Alıştırmalar »
1 – Enflasyon ve gelir eşitsizliği konulu metinde enflasyonun geliri yeniden dağıttığı kanalların hepsini sıralayın.
2 – Enflasyon ve gelir eşitsizliği konulu metni kaldığı yerden devam ettirerek yazın.

Verilen Metin »
=-=-=-=-=
Belirtilen bu yaklaşımların yanı sıra politik iktisadi argümanda gelir eşitsizliğini etkileyen en önemli unsurların genellikle vergiler, kamu harcamaları ve kamu borçlanmaları gibi mali politikaların olduğu iddia edilmektedir. Ancak ekonomik süreçte parasal politikaların etkisi de dikkate alınmalı, gelir eşitsizliğini özellikle enflasyon üzerinden etkileyebileceği göz ardı edilmemelidir (Balcilar, Chang, Gupta, & Miller, 2018). Hane halklarının gelirleri birbirlerinden farklı olduğundan enflasyonun gelir eşitsizliği üzerindeki etkisi homojen değildir. Bu nedenle enflasyon, gelir gruplarını eşit derecede etkilememekte ve potansiyel olarak bazı kanallar üzerinden gelirin yeniden dağıtımına neden olmaktadır (Monnin, 2014).

Yani enflasyon; işgücü gelirleri, sermaye gelirleri ve transfer harcamaları gibi kanallarla geliri yeniden dağıtmakta ve bu kanallar etkisiyle gelir eşitsizliğini artırmakta veya azaltmaktadır. Teoride genel olarak enflasyon oranlarının reel ücretlerden yüksek olması nedeniyle -işgücü gelirleri kanalıyla- enflasyonun gelir eşitsizliğini artıracağı öne sürülmektedir (Jalil, 2012). Benzer şekilde hane halklarının faiz, temettü gibi finansal kazançlardan elde ettiği sermaye gelirleri; finansal piyasalara erişim zorluğu, giriş engelleri ve maliyetlerinden dolayı düşük gelirlileri olumsuz etkileyerek gelir eşitsizliğini artırmaktadır. Devlet tarafından düşük gelirlilere yapılan karşılıksız ödemelerden oluşan transfer harcamaları da -enflasyon oranlarından olumsuz etkilenmesi durumunda- yine gelir eşitsizliğinin artmasına neden olan bir başka dağıtım kanalıdır (Monnin, 2014). Literatürde bu ilişkiye dair önemli detaylardan biri de enflasyonun beklentilere dayalı olarak gelir eşitsizliğini etkilemesidir (Meh & Terajima, 2009). Ekonomik birimler gelecekteki enflasyon oranlarının öngörülebilirliği doğrultusunda uyarlamalar yapmaktadır. Bu koşullarda enflasyonun zarar vermesi söz konusu değildir. Ancak enflasyon her zaman beklentilere göre gerçekleşmemekte ve çoğu zaman öngörülemeyen artışlar sergilemektedir. Bu da enflasyonun gelir eşitsizliğinde büyük bir etki oluşturmasına neden

(8)
=-=-=-=-=
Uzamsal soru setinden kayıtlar
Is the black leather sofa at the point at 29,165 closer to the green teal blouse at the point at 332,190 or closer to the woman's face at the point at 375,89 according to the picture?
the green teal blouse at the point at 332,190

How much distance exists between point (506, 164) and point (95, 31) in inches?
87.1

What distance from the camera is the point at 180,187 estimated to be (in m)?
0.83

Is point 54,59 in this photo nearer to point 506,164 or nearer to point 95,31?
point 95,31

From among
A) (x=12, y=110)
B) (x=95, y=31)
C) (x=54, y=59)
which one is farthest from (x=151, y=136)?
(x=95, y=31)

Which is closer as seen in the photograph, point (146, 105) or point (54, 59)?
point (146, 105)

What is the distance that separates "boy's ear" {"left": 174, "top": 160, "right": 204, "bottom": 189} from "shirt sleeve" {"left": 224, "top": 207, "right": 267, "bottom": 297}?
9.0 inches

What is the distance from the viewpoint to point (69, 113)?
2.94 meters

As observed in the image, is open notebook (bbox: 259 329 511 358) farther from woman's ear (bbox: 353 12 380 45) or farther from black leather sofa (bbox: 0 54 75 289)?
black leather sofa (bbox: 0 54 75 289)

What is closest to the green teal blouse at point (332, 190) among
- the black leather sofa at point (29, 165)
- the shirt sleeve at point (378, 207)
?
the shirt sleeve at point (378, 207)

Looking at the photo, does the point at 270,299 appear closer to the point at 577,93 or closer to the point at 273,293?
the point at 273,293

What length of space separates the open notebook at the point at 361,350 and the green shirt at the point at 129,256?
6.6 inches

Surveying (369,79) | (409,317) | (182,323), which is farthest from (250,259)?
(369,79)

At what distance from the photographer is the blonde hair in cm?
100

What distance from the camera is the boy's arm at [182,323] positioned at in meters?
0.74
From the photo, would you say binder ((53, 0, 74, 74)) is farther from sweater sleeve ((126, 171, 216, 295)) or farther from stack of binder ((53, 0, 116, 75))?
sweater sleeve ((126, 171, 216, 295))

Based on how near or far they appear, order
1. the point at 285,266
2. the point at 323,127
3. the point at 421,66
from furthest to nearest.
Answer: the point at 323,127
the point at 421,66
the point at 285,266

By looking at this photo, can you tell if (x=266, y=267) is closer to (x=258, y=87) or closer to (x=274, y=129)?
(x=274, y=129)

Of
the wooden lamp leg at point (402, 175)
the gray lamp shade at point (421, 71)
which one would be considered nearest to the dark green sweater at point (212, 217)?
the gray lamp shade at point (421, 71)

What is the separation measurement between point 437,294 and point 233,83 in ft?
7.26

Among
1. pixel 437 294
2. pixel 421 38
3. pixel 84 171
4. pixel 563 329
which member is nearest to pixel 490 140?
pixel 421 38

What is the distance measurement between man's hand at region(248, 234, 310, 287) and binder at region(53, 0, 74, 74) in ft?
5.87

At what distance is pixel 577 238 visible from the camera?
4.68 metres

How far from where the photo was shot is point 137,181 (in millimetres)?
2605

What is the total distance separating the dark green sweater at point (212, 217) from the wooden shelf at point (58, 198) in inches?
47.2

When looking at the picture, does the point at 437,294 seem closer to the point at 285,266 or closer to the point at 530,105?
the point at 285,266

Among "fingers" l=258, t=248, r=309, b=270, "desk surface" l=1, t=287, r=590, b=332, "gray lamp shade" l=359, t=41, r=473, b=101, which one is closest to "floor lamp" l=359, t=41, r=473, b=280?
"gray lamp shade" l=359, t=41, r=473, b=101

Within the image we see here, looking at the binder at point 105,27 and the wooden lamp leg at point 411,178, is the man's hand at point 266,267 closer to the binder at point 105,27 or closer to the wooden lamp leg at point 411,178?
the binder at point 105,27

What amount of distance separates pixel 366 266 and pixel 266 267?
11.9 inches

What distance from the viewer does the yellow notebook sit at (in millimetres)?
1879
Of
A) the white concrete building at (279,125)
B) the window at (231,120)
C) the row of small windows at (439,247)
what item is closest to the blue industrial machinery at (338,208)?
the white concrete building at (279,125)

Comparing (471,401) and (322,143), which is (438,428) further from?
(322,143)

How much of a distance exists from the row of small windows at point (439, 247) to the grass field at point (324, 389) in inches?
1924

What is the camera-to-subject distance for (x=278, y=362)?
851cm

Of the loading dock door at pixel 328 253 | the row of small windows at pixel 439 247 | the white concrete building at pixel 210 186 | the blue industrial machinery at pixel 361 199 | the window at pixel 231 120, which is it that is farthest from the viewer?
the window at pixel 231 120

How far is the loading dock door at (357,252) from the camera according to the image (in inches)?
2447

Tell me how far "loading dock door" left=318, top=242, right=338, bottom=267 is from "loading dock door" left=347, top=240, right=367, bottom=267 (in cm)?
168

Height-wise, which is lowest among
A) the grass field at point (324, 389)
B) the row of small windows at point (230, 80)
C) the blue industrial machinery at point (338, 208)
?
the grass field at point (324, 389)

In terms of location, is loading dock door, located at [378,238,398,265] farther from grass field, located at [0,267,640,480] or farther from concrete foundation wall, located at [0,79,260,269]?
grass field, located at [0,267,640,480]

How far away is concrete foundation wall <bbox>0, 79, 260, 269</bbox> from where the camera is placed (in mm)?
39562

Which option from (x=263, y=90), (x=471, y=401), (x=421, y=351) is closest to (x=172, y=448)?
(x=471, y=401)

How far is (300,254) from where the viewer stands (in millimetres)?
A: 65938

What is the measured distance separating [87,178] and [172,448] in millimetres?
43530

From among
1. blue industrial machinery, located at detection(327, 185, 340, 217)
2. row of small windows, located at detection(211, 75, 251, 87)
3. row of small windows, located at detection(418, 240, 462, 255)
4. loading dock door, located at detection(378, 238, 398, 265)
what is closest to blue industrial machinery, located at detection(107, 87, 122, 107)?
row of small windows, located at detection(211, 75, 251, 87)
=-=-=-=-=
Sırasıyla Yanıtlar »
1 – İşgücü gelirleri, sermaye gelirleri ve transfer harcamaları.

2 –
Gelir Eşitsizliği ile Enflasyon İlişkisinin Gelişmişlik Düzeyine Göre Heterojen Panel Veri Modelleri ile Analizi

303 olmaktadır (Samuelson & Nordhaus, 2010). Beklenmeyen enflasyonun gelirin yeniden dağıtımına neden olan mekanizmalardan en dikkat çekeni literatürde "borçlu-alacaklı hipotezi" diye belirtilen yaklaşımdır. Hipoteze göre beklenmeyen enflasyon artışları borçlu lehine koşullar oluşturmakta ve bu artış borçlunun borç miktarındaki reel değerini düşürerek alacaklı karşısında durumunun iyileşmesini sağlamaktadır. Yani bu kanal, borçlu lehine geliri yeniden dağıtarak gelir eşitsizliğinin azalmasına yol açan bir mekanizmadır.

Enflasyonun genel itibariyle pek çok olumsuz etkisinin olduğu kabul gören bir gerçektir.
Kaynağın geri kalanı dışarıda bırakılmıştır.